Famiglie rom nullatenenti per il fisco, nonostante fossero in possesso di ville, terreni, appartamenti, Ferrari e Lamborghini. Per questo la Guardia di Finanza di Pordenone ha eseguito questa mattina il sequestro di ben 12 ville di pregio, tre terreni edificabili, un appartamento e un locale commerciale per un valore di 2,5 milioni di euro. I beni erano nella disponibilità degli appartenenti a due famiglie di etnia rom residenti tra le province di Pordenone e Venezia. L'operazione è scattata alle prime luci dell'alba quando oltre 60 finanzieri hanno bussato alla porta delle nove ville degli indagati per eseguirne la perquisizione e notificare il decreto di sequestro emesso dal Gip presso il Tribunale di Pordenone. Le attenzioni dei finanzieri si sono concentrate su 33 componenti di due note famiglie rom, imparentate tra loro che - sebbene in massima parte completamente sconosciuti al fisco o, in taluni casi, con risibili redditi dichiarati - risultavano disporre di un patrimonio del tutto sproporzionato. Dalle indagini è emerso che gli indagati svolgevano, con modalità illecite, il commercio delle autovetture di grossa cilindrata - tra cui Ferrari, Lamborghini e Porsche - la costruzione e la vendita di ville di lusso e la lucidatura e doratura degli arredi sacri di proprietà della Chiesa. Tali attività, che negli anni avevano fruttato redditi milionari, erano organizzate in maniera tale da configurare una vera e propria società di fatto che tuttavia non aveva mai presentato le dovute dichiarazioni dei redditi. I ricavi conseguiti in forma associata venivano ripartiti, attraverso un fitto reticolo di conti correnti bancari e postali, tra i componenti i due nuclei famigliari finendo per alimentare l'elevato tenore di vita degli stessi, ancora una volta 'in barba' al fisco.
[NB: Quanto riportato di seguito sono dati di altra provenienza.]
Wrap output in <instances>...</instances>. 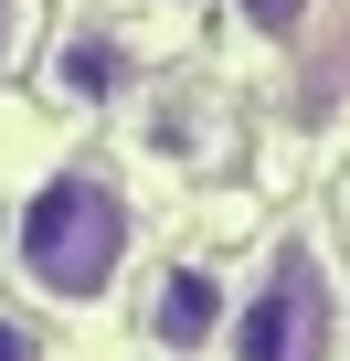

Gli uomini del Nucleo di polizia tributaria di Pordenone hanno esaminato migliaia di assegni, bonifici e soprattutto movimenti di denaro contante giungendo a ricostruire, nel solo quinquennio 2009-2014, ben 59 operazioni immobiliari per circa 1,8 milioni di euro, oltre 500 compravendite di autovetture, per circa 4 milioni di euro, mentre altri 1,7 milioni di euro sono arrivati al clan dalle attività di lucidatura degli oggetti sacri d'oro e d'argento di proprietà di alcune parrocchie sparse sull'intero territorio nazionale.